***** Dataset entries *****

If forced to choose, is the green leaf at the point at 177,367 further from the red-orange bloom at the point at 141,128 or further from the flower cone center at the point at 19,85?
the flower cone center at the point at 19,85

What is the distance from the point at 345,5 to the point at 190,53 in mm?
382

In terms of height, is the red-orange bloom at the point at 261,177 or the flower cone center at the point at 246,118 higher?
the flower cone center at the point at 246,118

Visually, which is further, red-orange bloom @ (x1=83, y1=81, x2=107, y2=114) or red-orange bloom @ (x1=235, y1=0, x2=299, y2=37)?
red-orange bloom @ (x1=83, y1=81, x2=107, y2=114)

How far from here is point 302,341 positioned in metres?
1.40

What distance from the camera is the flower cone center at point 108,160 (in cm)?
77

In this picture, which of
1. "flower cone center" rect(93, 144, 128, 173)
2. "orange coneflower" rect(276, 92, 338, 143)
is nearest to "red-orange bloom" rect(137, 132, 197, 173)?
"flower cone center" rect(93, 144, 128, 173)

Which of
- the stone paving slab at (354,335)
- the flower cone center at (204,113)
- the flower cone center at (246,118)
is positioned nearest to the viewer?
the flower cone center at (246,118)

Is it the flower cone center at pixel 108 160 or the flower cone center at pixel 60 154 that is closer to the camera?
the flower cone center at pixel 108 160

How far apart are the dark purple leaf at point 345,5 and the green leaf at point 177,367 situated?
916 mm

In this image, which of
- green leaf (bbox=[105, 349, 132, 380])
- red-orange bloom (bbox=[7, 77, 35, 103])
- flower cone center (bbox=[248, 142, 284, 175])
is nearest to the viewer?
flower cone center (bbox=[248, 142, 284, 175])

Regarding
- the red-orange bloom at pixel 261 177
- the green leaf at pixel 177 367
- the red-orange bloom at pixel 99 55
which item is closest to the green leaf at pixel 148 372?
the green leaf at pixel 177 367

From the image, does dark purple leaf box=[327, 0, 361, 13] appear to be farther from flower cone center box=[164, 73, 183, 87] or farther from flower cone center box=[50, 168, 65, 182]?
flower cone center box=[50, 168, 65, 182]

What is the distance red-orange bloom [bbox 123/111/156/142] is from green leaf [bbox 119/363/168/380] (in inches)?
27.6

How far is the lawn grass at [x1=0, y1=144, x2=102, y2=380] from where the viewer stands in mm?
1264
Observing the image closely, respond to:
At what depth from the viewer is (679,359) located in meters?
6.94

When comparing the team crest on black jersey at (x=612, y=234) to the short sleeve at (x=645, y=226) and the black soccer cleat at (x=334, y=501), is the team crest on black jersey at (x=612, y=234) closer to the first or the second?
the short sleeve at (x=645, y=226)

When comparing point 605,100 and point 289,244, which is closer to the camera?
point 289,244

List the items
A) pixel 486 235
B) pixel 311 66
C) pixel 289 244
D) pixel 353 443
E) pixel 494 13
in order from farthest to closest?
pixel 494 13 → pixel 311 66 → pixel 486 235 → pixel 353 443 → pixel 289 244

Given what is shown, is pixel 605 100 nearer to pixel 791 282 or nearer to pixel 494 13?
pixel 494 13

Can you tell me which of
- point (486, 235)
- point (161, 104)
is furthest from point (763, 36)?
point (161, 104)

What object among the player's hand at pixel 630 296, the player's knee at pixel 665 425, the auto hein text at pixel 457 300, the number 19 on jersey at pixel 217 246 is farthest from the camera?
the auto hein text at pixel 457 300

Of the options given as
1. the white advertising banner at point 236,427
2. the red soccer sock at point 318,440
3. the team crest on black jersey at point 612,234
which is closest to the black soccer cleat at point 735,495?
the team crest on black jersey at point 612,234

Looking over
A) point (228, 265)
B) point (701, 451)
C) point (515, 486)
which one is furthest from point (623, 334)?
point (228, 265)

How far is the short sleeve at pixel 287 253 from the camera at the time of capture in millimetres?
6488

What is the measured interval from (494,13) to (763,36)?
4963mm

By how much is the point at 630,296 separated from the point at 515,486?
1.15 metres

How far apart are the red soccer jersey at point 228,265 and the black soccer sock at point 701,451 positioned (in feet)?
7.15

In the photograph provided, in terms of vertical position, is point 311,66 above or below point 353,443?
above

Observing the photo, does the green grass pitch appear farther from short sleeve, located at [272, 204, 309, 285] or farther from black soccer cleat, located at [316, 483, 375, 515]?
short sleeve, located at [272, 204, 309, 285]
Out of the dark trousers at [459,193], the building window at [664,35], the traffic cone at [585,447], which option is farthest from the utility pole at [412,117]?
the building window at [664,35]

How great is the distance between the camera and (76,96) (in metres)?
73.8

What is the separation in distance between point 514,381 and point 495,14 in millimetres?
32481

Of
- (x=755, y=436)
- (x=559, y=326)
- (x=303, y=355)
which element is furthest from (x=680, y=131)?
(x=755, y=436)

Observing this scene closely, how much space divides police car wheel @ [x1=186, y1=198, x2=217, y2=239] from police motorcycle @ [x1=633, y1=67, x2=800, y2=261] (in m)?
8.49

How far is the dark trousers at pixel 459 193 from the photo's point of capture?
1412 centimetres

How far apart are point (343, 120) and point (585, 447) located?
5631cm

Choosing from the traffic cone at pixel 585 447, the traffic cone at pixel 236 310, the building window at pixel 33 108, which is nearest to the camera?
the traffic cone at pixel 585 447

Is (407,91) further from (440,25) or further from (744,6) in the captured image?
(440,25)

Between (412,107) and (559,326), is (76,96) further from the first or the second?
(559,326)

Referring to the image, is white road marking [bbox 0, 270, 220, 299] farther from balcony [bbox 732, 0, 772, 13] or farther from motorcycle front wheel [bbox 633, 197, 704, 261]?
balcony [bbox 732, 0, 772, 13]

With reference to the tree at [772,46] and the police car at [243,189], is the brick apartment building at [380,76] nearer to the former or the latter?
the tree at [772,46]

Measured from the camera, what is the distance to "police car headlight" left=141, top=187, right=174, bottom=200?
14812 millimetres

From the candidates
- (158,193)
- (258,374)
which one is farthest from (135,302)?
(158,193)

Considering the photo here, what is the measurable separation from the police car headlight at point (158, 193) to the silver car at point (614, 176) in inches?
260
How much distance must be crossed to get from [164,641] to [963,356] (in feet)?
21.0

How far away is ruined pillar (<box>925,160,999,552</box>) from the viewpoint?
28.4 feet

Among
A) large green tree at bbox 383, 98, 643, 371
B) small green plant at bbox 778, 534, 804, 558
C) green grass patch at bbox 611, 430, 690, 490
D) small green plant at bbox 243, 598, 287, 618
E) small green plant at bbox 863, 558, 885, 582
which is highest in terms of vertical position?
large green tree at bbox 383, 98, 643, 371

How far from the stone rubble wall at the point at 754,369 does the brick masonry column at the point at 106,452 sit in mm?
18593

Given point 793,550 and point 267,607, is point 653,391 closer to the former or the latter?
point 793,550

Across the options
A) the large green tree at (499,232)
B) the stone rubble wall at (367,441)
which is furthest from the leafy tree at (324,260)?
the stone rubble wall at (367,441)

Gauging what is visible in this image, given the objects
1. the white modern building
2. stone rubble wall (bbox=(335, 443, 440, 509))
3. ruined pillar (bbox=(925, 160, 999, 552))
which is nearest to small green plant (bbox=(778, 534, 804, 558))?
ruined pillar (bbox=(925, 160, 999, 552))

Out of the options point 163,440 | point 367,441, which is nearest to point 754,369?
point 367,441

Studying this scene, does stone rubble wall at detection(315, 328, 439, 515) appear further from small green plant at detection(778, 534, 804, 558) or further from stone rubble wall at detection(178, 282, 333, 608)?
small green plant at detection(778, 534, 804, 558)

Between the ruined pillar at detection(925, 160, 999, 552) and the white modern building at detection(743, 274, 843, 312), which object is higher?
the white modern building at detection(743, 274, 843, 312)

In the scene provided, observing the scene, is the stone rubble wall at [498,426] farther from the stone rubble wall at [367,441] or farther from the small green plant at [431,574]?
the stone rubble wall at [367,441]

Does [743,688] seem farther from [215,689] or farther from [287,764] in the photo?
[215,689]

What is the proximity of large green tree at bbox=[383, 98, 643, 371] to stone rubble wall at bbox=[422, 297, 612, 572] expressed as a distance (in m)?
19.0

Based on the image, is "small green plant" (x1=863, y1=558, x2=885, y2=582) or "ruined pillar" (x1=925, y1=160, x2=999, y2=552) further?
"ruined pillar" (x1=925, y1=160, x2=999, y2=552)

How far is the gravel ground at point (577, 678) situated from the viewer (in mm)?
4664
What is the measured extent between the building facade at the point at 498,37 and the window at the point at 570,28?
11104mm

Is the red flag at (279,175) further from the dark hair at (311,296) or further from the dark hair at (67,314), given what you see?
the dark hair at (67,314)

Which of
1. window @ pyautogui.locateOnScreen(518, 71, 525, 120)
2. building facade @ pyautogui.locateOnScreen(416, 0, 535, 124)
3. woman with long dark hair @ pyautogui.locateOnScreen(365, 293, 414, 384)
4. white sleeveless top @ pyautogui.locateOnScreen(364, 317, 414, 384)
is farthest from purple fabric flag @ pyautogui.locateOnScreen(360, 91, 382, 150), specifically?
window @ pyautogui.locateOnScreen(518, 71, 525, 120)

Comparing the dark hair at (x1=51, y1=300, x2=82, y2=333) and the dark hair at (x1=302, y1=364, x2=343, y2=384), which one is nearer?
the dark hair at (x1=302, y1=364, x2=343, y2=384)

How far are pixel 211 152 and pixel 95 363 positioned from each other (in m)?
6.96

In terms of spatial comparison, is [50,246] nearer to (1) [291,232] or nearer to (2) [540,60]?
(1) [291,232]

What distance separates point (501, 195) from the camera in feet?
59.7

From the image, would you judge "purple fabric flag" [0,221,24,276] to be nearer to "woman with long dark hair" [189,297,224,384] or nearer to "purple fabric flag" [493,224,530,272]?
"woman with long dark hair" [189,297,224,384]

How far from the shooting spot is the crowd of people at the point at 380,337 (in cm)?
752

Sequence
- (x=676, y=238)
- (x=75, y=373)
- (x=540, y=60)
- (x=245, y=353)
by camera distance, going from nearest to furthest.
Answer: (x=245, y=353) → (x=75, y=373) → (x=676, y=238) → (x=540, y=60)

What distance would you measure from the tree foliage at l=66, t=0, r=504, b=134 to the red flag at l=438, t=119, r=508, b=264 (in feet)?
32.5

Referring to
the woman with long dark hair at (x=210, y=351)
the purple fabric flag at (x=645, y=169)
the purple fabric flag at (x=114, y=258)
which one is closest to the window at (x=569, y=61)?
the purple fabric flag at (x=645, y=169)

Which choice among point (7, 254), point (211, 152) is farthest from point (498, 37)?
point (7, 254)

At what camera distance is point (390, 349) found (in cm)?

*****

Exercise task
Could you quote, exactly as they appear, the line containing "Is the red flag" and every line after it to the end of the records above?

Solution to the exercise
Is the red flag at (279,175) further from the dark hair at (311,296) or further from the dark hair at (67,314), given what you see?
the dark hair at (67,314)

Which of
1. window @ pyautogui.locateOnScreen(518, 71, 525, 120)
2. building facade @ pyautogui.locateOnScreen(416, 0, 535, 124)
3. woman with long dark hair @ pyautogui.locateOnScreen(365, 293, 414, 384)
4. white sleeveless top @ pyautogui.locateOnScreen(364, 317, 414, 384)
is farthest from purple fabric flag @ pyautogui.locateOnScreen(360, 91, 382, 150), specifically?
window @ pyautogui.locateOnScreen(518, 71, 525, 120)

Comparing the dark hair at (x1=51, y1=300, x2=82, y2=333) and the dark hair at (x1=302, y1=364, x2=343, y2=384), which one is nearer?
the dark hair at (x1=302, y1=364, x2=343, y2=384)

How far are pixel 211 152 and pixel 95 363 positioned from each other (in m)?
6.96

In terms of spatial comparison, is [50,246] nearer to (1) [291,232] or nearer to (2) [540,60]?
(1) [291,232]

What distance separates point (501, 195) from the camera in feet?
59.7

From the image, would you judge "purple fabric flag" [0,221,24,276] to be nearer to "woman with long dark hair" [189,297,224,384] or nearer to "purple fabric flag" [493,224,530,272]?
"woman with long dark hair" [189,297,224,384]

How far from the shooting spot is the crowd of people at the point at 380,337 (in cm)?
752

Sequence
- (x=676, y=238)
- (x=75, y=373)
- (x=540, y=60)
- (x=245, y=353)
by camera distance, going from nearest to furthest.
Answer: (x=245, y=353) → (x=75, y=373) → (x=676, y=238) → (x=540, y=60)

What distance would you measure from the tree foliage at l=66, t=0, r=504, b=134 to the red flag at l=438, t=119, r=508, b=264 (in feet)?
32.5

Referring to
the woman with long dark hair at (x=210, y=351)
the purple fabric flag at (x=645, y=169)
the purple fabric flag at (x=114, y=258)
which one is closest to the window at (x=569, y=61)?
the purple fabric flag at (x=645, y=169)

Which choice among point (7, 254), point (211, 152) is farthest from point (498, 37)?
point (7, 254)

At what camera distance is point (390, 349) found (in cm)?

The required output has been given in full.